- What you have to do:
Make an exact copy of each entry, leaving out every picture.

——————

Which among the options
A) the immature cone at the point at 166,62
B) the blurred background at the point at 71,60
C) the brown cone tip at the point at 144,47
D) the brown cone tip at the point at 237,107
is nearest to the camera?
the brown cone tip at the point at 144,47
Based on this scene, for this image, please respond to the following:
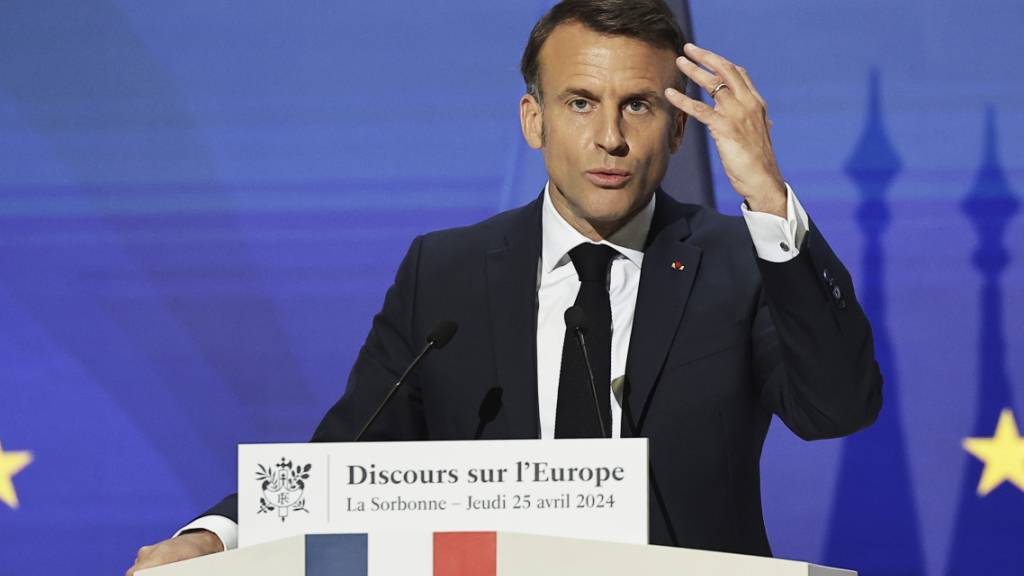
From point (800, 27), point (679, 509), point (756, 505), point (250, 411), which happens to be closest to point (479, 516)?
point (679, 509)

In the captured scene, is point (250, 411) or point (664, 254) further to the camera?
point (250, 411)

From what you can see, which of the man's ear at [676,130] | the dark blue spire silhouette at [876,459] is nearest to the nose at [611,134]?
the man's ear at [676,130]

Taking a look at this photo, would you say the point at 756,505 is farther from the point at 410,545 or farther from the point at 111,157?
the point at 111,157

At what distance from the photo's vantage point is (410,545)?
1.49m

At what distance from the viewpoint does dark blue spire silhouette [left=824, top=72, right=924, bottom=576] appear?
323 cm

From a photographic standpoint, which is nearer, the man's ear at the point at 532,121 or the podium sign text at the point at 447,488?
the podium sign text at the point at 447,488

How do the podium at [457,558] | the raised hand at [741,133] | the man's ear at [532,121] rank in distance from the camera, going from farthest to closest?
the man's ear at [532,121], the raised hand at [741,133], the podium at [457,558]

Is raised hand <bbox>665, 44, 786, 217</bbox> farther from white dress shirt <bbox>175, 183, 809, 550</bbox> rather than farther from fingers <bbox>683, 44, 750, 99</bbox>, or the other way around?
white dress shirt <bbox>175, 183, 809, 550</bbox>

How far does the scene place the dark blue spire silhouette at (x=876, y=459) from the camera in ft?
10.6

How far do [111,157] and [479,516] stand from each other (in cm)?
231

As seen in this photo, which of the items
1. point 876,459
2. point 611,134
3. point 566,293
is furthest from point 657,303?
point 876,459

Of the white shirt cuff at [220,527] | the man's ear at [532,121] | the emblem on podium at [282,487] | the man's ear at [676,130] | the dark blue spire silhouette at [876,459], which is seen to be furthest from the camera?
the dark blue spire silhouette at [876,459]

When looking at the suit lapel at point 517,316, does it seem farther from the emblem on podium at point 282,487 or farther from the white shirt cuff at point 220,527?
the emblem on podium at point 282,487

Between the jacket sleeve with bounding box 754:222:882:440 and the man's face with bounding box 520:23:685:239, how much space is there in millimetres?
390
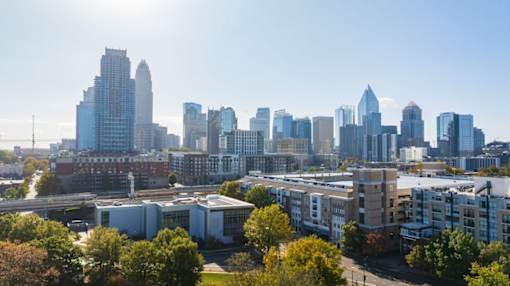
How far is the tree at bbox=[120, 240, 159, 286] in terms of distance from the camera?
103 feet

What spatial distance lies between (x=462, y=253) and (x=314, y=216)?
23.4m

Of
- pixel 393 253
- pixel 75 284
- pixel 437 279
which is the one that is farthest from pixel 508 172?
pixel 75 284

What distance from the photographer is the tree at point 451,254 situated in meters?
35.8

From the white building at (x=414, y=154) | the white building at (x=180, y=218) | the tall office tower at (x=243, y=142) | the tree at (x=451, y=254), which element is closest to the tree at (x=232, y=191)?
the white building at (x=180, y=218)

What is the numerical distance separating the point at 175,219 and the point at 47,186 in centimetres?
5209

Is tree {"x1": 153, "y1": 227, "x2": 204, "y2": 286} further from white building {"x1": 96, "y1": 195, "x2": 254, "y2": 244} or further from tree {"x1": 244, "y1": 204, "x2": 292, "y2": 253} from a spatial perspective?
white building {"x1": 96, "y1": 195, "x2": 254, "y2": 244}

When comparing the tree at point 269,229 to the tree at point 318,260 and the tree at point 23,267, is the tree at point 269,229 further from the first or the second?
the tree at point 23,267

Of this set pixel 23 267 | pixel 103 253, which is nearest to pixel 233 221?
pixel 103 253

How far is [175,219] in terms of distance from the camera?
5366 centimetres

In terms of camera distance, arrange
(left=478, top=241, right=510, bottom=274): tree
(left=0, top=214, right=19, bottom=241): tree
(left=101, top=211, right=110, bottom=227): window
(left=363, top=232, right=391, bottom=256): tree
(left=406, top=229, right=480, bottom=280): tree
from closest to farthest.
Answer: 1. (left=478, top=241, right=510, bottom=274): tree
2. (left=406, top=229, right=480, bottom=280): tree
3. (left=0, top=214, right=19, bottom=241): tree
4. (left=363, top=232, right=391, bottom=256): tree
5. (left=101, top=211, right=110, bottom=227): window

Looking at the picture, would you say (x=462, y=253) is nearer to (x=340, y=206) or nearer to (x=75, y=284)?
(x=340, y=206)

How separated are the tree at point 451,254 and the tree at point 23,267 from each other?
34402 mm

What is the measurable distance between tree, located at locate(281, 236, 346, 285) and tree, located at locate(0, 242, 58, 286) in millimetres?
18691

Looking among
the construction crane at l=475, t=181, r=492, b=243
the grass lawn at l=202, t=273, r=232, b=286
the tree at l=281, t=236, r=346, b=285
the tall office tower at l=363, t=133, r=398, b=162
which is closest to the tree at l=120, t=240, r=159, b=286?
the grass lawn at l=202, t=273, r=232, b=286
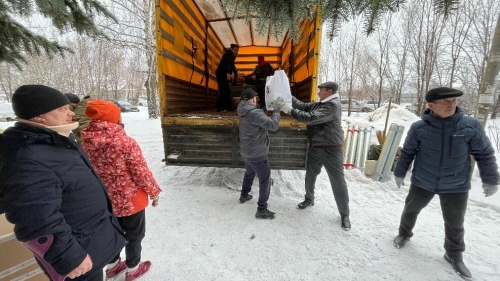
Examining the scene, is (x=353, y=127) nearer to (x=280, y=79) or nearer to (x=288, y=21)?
(x=280, y=79)

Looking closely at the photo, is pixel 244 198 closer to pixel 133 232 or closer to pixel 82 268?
pixel 133 232

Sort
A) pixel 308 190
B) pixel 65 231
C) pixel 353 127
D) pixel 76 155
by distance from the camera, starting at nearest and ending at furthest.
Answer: pixel 65 231, pixel 76 155, pixel 308 190, pixel 353 127

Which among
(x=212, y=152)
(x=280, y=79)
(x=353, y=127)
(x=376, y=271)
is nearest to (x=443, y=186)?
(x=376, y=271)

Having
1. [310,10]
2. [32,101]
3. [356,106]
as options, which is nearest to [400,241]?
[310,10]

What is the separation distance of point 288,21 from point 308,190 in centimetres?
263

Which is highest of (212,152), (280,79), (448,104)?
(280,79)

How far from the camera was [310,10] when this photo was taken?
1123mm

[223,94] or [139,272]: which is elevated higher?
[223,94]

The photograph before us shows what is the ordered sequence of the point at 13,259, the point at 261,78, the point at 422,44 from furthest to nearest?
the point at 422,44, the point at 261,78, the point at 13,259

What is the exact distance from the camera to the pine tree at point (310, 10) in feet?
3.36

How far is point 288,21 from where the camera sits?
3.62 feet

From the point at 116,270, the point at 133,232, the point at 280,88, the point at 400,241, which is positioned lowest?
the point at 116,270

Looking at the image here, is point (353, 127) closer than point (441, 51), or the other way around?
point (353, 127)

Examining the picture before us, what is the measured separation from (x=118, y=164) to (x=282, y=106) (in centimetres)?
197
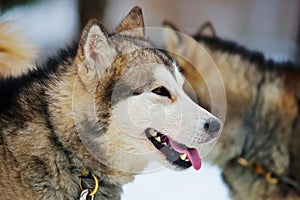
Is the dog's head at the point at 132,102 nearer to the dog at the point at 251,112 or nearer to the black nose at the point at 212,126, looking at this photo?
the black nose at the point at 212,126

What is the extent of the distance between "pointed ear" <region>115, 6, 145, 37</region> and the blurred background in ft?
0.05

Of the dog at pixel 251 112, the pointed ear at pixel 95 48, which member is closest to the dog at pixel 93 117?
the pointed ear at pixel 95 48

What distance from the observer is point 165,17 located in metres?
1.59

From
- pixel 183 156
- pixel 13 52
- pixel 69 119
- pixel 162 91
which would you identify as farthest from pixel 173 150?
pixel 13 52

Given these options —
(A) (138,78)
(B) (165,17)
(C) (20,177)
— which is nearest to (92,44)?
(A) (138,78)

——————

- Answer to the task:
Which among the options
A) the immature cone at the point at 166,62
B) the blurred background at the point at 71,60
C) the brown cone tip at the point at 144,47
D) the brown cone tip at the point at 237,107
is nearest to the camera?
the brown cone tip at the point at 144,47
Based on this scene, for this image, please respond to the following:
From point (800, 27), point (679, 509), point (756, 505), point (250, 411), which happens to be closest to point (479, 516)?
point (679, 509)

In the captured scene, is point (250, 411) or point (664, 254) further to the camera?
point (250, 411)

From what you can see, which of the man's ear at [676,130] | the dark blue spire silhouette at [876,459] is nearest to the nose at [611,134]?
the man's ear at [676,130]

Taking a look at this photo, would you say the point at 756,505 is farther from the point at 410,545 or farther from the point at 111,157?
the point at 111,157

At what distance from the photo's vantage point is (410,545)?
1.49m

At what distance from the viewpoint does dark blue spire silhouette [left=824, top=72, right=924, bottom=576] appear?
323 cm

From a photographic standpoint, which is nearer, the man's ear at the point at 532,121 or the podium sign text at the point at 447,488?
the podium sign text at the point at 447,488

How do the podium at [457,558] | the raised hand at [741,133] | the man's ear at [532,121] rank in distance from the camera, going from farthest to closest?
the man's ear at [532,121], the raised hand at [741,133], the podium at [457,558]

Is raised hand <bbox>665, 44, 786, 217</bbox> farther from white dress shirt <bbox>175, 183, 809, 550</bbox> rather than farther from fingers <bbox>683, 44, 750, 99</bbox>, or the other way around?
white dress shirt <bbox>175, 183, 809, 550</bbox>

How far does the scene place the dark blue spire silhouette at (x=876, y=459) from the camera in ft?
10.6

How far do [111,157] and [479,516] stand from each other (in cm)?
231

As seen in this photo, which of the items
1. point 876,459
2. point 611,134
3. point 566,293
is furthest from point 657,303?
point 876,459

Of the white shirt cuff at [220,527] | the man's ear at [532,121] | the emblem on podium at [282,487] | the man's ear at [676,130] | the dark blue spire silhouette at [876,459], which is seen to be furthest from the camera?
the dark blue spire silhouette at [876,459]

When looking at the suit lapel at point 517,316, does it seem farther from the emblem on podium at point 282,487 or farther from the white shirt cuff at point 220,527?
the emblem on podium at point 282,487

Between the jacket sleeve with bounding box 754:222:882:440 and the man's face with bounding box 520:23:685:239, how much space is there in millimetres?
390
How far is the tree at bbox=[120, 240, 159, 286] in terms of distance from the camera?
103 feet

What spatial distance lies between (x=462, y=253) and (x=314, y=216)?
23.4m

Of
- pixel 393 253
- pixel 75 284
- pixel 437 279
which is the one that is farthest from pixel 508 172?
pixel 75 284

What distance from the photographer is the tree at point 451,254 situated in meters?
35.8

From the white building at (x=414, y=154) | the white building at (x=180, y=218) | the tall office tower at (x=243, y=142) | the tree at (x=451, y=254), which element is closest to the tree at (x=232, y=191)?
the white building at (x=180, y=218)

What is the numerical distance separating the point at 175,219 and the point at 47,186 in centimetres?
5209

Is tree {"x1": 153, "y1": 227, "x2": 204, "y2": 286} further from white building {"x1": 96, "y1": 195, "x2": 254, "y2": 244} or further from tree {"x1": 244, "y1": 204, "x2": 292, "y2": 253} from a spatial perspective?
white building {"x1": 96, "y1": 195, "x2": 254, "y2": 244}

When comparing the tree at point 269,229 to the tree at point 318,260 and the tree at point 23,267, is the tree at point 269,229 further from the first or the second?
the tree at point 23,267

Of this set pixel 23 267 | pixel 103 253, which is nearest to pixel 233 221?
pixel 103 253

How far is [175,219] in terms of distance from the camera?
5366 centimetres

In terms of camera distance, arrange
(left=478, top=241, right=510, bottom=274): tree
(left=0, top=214, right=19, bottom=241): tree
(left=101, top=211, right=110, bottom=227): window
(left=363, top=232, right=391, bottom=256): tree
(left=406, top=229, right=480, bottom=280): tree
from closest to farthest.
Answer: 1. (left=478, top=241, right=510, bottom=274): tree
2. (left=406, top=229, right=480, bottom=280): tree
3. (left=0, top=214, right=19, bottom=241): tree
4. (left=363, top=232, right=391, bottom=256): tree
5. (left=101, top=211, right=110, bottom=227): window

Looking at the picture, would you say (x=462, y=253) is nearer to (x=340, y=206) or nearer to (x=75, y=284)?
(x=340, y=206)

How separated are the tree at point 451,254 and the tree at point 23,267 from each other?
34402 mm

What is the measurable distance between tree, located at locate(281, 236, 346, 285) and tree, located at locate(0, 242, 58, 286) in millimetres?
18691

Looking among
the construction crane at l=475, t=181, r=492, b=243
the grass lawn at l=202, t=273, r=232, b=286
the tree at l=281, t=236, r=346, b=285
the tall office tower at l=363, t=133, r=398, b=162
which is closest to the tree at l=120, t=240, r=159, b=286?
the grass lawn at l=202, t=273, r=232, b=286
Examining the scene, is (x=353, y=127) nearer to (x=280, y=79) or nearer to (x=288, y=21)?
(x=280, y=79)

Looking closely at the photo, is pixel 244 198 closer to pixel 133 232 or closer to pixel 82 268?
pixel 133 232

Sort
A) pixel 308 190
B) pixel 65 231
C) pixel 353 127
D) pixel 76 155
by distance from the camera, starting at nearest and ending at furthest.
Answer: pixel 65 231, pixel 76 155, pixel 308 190, pixel 353 127

Which among
(x=212, y=152)
(x=280, y=79)
(x=353, y=127)
(x=376, y=271)
is nearest to (x=443, y=186)?
(x=376, y=271)

Having
1. [310,10]
2. [32,101]
3. [356,106]
as options, which is nearest to [400,241]?
[310,10]

What is the separation distance of point 288,21 from point 308,190 in centimetres?
263

Which is highest of (212,152), (280,79), (448,104)?
(280,79)

How far from the camera was [310,10] when this photo was taken?
1123mm

[223,94] or [139,272]: which is elevated higher?
[223,94]

The photograph before us shows what is the ordered sequence of the point at 13,259, the point at 261,78, the point at 422,44 from furthest to nearest?
the point at 422,44, the point at 261,78, the point at 13,259

What is the exact distance from the camera to the pine tree at point (310, 10) in feet?
3.36

How far is point 288,21 from where the camera sits?
3.62 feet

From the point at 116,270, the point at 133,232, the point at 280,88, the point at 400,241, which is positioned lowest?
the point at 116,270

Looking at the image here, is point (353, 127) closer than point (441, 51), or the other way around?
point (353, 127)

Examining the picture before us, what is the measured separation from (x=118, y=164) to (x=282, y=106) (in centimetres)?
197
Is the dog's head at the point at 132,102 nearer to the dog at the point at 251,112 or nearer to the black nose at the point at 212,126, looking at this photo?
the black nose at the point at 212,126

What is the extent of the distance between "pointed ear" <region>115, 6, 145, 37</region> and the blurred background in ft?
0.05

Of the dog at pixel 251 112, the pointed ear at pixel 95 48, which member is closest to the dog at pixel 93 117?
the pointed ear at pixel 95 48

What distance from the observer is point 165,17 located in metres?
1.59

From
- pixel 183 156
- pixel 13 52
- pixel 69 119
- pixel 162 91
which would you identify as farthest from pixel 173 150?
pixel 13 52

Given these options —
(A) (138,78)
(B) (165,17)
(C) (20,177)
— which is nearest to (92,44)?
(A) (138,78)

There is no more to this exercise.